DATA SHOWN
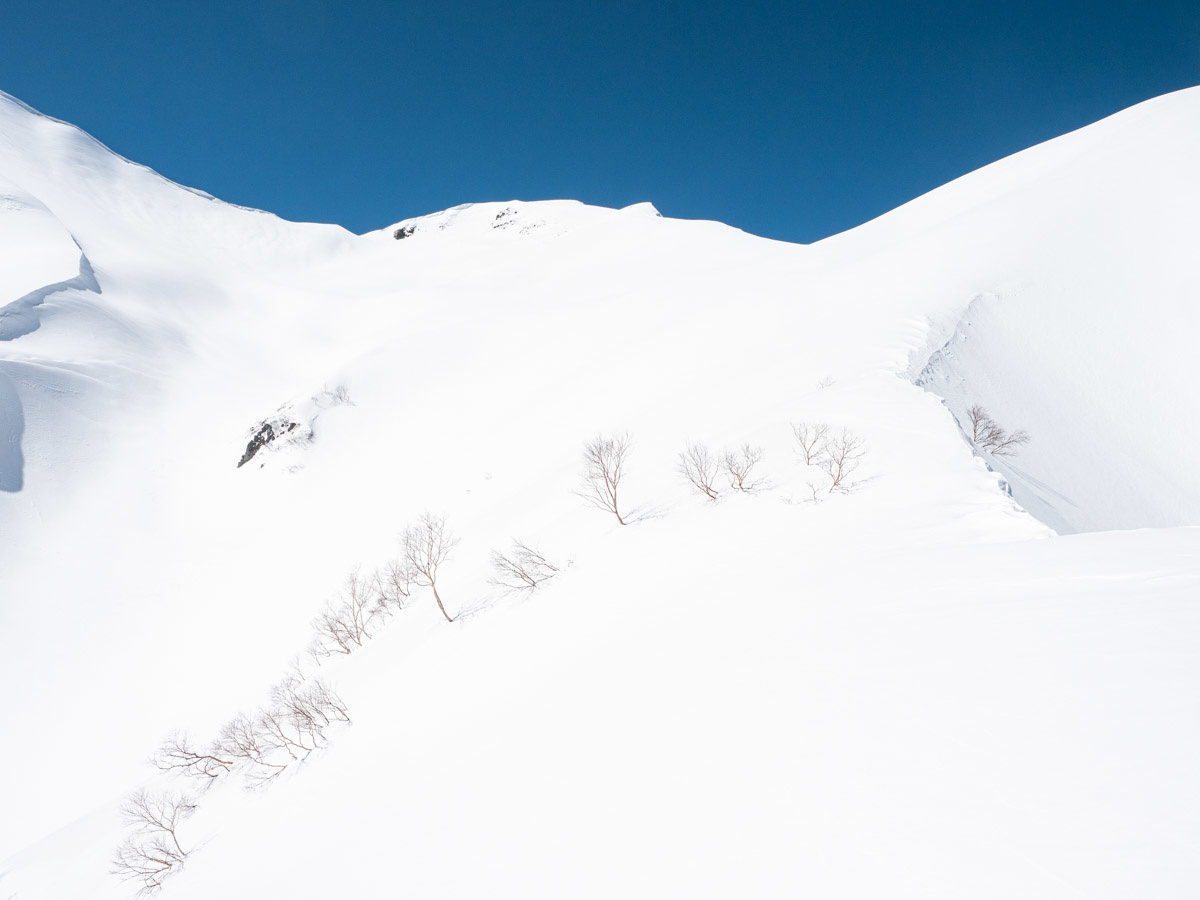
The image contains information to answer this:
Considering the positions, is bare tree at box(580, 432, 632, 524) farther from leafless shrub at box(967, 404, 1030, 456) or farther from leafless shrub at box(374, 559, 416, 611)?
leafless shrub at box(967, 404, 1030, 456)

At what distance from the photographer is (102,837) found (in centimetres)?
1415

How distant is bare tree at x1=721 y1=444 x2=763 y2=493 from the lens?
50.8 feet

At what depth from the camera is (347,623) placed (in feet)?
74.7

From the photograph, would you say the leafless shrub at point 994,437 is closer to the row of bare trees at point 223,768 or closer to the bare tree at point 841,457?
the bare tree at point 841,457

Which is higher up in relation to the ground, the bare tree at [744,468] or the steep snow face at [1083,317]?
the steep snow face at [1083,317]

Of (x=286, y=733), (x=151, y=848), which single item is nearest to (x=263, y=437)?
(x=286, y=733)

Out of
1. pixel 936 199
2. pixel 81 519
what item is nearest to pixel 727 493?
pixel 81 519

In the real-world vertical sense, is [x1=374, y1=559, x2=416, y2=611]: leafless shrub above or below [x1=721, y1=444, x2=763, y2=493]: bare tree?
below

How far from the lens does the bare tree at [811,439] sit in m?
15.1

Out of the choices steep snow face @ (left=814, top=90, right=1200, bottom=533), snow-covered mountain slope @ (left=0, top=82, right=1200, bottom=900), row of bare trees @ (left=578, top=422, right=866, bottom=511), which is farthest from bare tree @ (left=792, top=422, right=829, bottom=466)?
steep snow face @ (left=814, top=90, right=1200, bottom=533)

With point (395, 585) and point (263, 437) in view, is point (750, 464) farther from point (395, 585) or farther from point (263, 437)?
point (263, 437)

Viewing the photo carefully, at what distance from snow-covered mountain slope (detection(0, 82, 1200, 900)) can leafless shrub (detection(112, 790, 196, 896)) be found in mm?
472

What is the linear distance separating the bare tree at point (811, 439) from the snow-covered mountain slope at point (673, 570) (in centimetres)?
47

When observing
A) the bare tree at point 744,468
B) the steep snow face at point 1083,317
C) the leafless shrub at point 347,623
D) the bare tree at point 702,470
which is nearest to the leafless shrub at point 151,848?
the leafless shrub at point 347,623
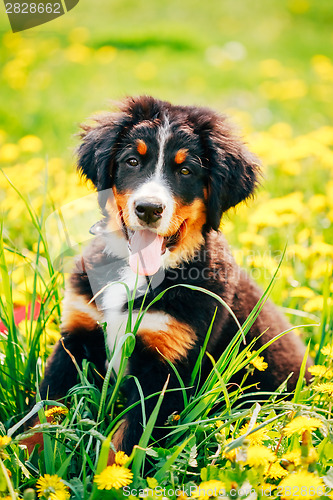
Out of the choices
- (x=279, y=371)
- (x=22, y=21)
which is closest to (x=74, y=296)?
(x=279, y=371)

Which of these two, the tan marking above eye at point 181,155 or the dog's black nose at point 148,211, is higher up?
the tan marking above eye at point 181,155

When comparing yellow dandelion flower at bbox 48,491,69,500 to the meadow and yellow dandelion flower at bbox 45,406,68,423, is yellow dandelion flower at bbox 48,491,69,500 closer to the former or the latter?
the meadow

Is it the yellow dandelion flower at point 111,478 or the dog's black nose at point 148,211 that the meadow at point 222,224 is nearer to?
the yellow dandelion flower at point 111,478

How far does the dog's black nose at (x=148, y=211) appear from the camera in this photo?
8.41ft

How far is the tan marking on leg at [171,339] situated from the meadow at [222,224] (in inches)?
8.4

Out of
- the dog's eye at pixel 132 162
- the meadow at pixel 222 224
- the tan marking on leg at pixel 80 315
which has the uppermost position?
the dog's eye at pixel 132 162

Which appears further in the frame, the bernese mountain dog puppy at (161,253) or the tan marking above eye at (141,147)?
the tan marking above eye at (141,147)

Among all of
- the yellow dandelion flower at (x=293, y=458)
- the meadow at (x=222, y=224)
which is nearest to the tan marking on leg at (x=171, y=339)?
the meadow at (x=222, y=224)

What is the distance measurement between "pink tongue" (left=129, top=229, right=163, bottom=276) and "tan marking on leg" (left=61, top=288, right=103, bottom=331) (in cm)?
30

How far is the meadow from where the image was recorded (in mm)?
1958

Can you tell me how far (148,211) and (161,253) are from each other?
0.30 m

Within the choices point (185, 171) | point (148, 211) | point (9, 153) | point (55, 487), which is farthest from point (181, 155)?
point (9, 153)

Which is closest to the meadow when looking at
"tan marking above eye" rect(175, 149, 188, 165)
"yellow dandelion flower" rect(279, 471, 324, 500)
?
"yellow dandelion flower" rect(279, 471, 324, 500)

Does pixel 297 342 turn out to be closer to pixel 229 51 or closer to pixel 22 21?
pixel 22 21
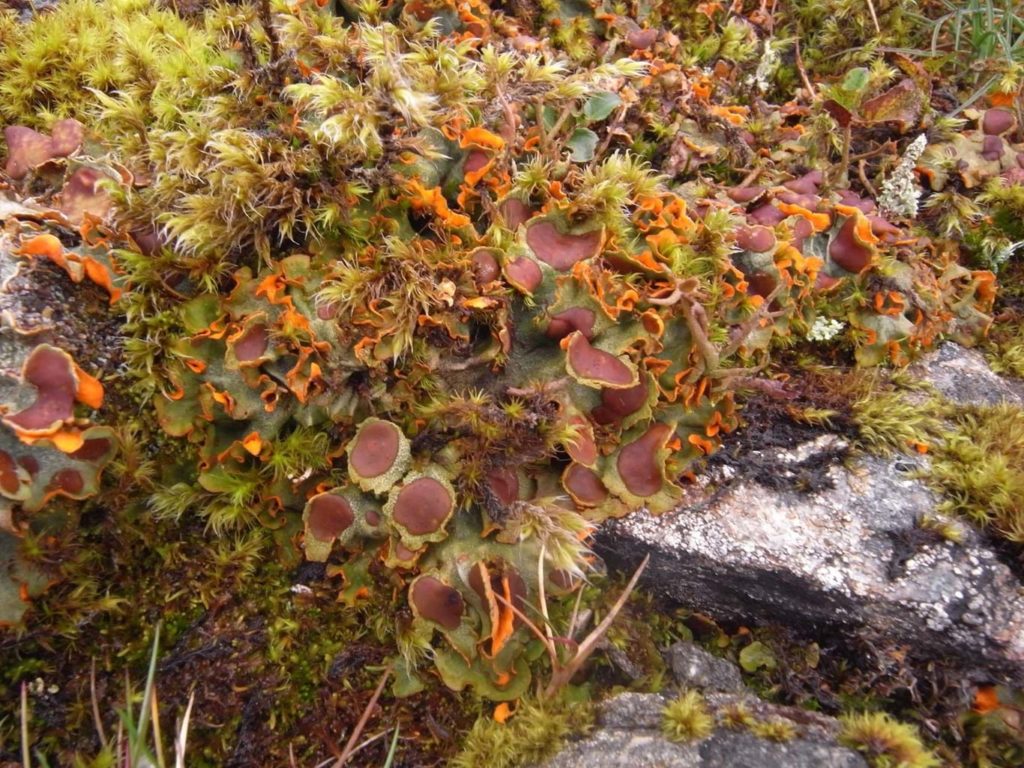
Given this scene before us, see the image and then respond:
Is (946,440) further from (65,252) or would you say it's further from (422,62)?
(65,252)

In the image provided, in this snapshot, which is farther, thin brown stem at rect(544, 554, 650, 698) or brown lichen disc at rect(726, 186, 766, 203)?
brown lichen disc at rect(726, 186, 766, 203)

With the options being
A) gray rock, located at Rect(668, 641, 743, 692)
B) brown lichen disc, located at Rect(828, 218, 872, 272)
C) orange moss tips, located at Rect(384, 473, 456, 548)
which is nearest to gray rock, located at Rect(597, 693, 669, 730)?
gray rock, located at Rect(668, 641, 743, 692)

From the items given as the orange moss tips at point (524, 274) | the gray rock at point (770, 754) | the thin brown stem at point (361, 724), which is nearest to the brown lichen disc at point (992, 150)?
the orange moss tips at point (524, 274)

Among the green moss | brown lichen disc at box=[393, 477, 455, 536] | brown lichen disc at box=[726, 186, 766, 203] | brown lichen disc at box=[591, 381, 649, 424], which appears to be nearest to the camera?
brown lichen disc at box=[393, 477, 455, 536]

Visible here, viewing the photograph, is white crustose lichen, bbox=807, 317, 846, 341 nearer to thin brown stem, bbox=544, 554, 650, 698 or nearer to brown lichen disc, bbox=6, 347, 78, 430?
thin brown stem, bbox=544, 554, 650, 698

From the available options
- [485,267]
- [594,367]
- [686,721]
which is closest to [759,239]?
[594,367]

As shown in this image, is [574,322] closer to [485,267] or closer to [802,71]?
[485,267]

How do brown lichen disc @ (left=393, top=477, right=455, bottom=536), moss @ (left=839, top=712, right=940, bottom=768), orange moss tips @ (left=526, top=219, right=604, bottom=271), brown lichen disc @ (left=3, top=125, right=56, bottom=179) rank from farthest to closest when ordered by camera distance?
brown lichen disc @ (left=3, top=125, right=56, bottom=179)
orange moss tips @ (left=526, top=219, right=604, bottom=271)
brown lichen disc @ (left=393, top=477, right=455, bottom=536)
moss @ (left=839, top=712, right=940, bottom=768)
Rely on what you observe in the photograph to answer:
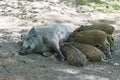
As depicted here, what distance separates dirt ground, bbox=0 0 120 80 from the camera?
18.9 feet

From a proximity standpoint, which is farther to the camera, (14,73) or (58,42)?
(58,42)

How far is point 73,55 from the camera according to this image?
21.1ft

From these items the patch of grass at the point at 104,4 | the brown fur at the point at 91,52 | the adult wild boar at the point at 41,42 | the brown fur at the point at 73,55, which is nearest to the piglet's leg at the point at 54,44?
the adult wild boar at the point at 41,42

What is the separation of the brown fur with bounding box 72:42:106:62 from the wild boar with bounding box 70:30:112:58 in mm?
147

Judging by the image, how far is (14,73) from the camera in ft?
18.6

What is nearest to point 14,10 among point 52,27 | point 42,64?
point 52,27

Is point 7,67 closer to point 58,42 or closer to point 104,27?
point 58,42

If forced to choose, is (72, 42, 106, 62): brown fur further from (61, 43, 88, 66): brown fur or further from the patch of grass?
the patch of grass

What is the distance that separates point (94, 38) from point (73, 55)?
707mm

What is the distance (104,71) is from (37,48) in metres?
1.37

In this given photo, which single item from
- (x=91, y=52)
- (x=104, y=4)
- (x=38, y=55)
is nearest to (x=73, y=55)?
(x=91, y=52)

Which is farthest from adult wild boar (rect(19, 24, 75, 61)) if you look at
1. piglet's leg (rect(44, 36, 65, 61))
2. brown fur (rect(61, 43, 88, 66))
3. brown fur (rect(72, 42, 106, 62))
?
brown fur (rect(72, 42, 106, 62))

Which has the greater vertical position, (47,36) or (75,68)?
(47,36)

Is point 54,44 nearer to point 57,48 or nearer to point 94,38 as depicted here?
point 57,48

CHALLENGE
Copy exactly, please, the lines that run from the line holding "Rely on what" through the closing line of the material above, omitting every picture.

WRITTEN REPLY
Rely on what you observe in the photograph to answer:
As depicted here, what distance separates dirt ground, bbox=0 0 120 80 from the camera?
18.9 feet

From a proximity standpoint, which is farther to the camera, (14,73) or (58,42)?
(58,42)

How far is point 73,55 from the camera according to this image?
21.1ft

From these items the patch of grass at the point at 104,4 | the brown fur at the point at 91,52 | the adult wild boar at the point at 41,42 | the brown fur at the point at 73,55, which is nearest to the piglet's leg at the point at 54,44?
the adult wild boar at the point at 41,42

What is the separation of the brown fur with bounding box 72:42:106:62 from the wild boar with bounding box 70:30:112:58 in mm?
147

Judging by the image, how far is (14,73) from the camera in ft?
18.6

What is nearest to point 14,10 among point 52,27 | point 42,64?
point 52,27

Is point 7,67 closer to point 58,42 or closer to point 104,27?
point 58,42

If forced to choose, is (72, 42, 106, 62): brown fur further from (61, 43, 88, 66): brown fur or further from the patch of grass?
the patch of grass

What is the distance that separates point (94, 38) from point (73, 55)?
707mm

What is the distance (104,71) is from (37,48) in metres?
1.37

In this given photo, which single item from
- (x=91, y=52)
- (x=104, y=4)
- (x=38, y=55)
is nearest to (x=73, y=55)?
(x=91, y=52)

Which is farthest from adult wild boar (rect(19, 24, 75, 61)) if you look at
1. piglet's leg (rect(44, 36, 65, 61))
2. brown fur (rect(61, 43, 88, 66))
3. brown fur (rect(72, 42, 106, 62))
?
brown fur (rect(72, 42, 106, 62))

Which has the greater vertical position, (47,36) or (75,68)?
(47,36)

Is point 54,44 nearer to point 57,48 or nearer to point 94,38 as depicted here?
point 57,48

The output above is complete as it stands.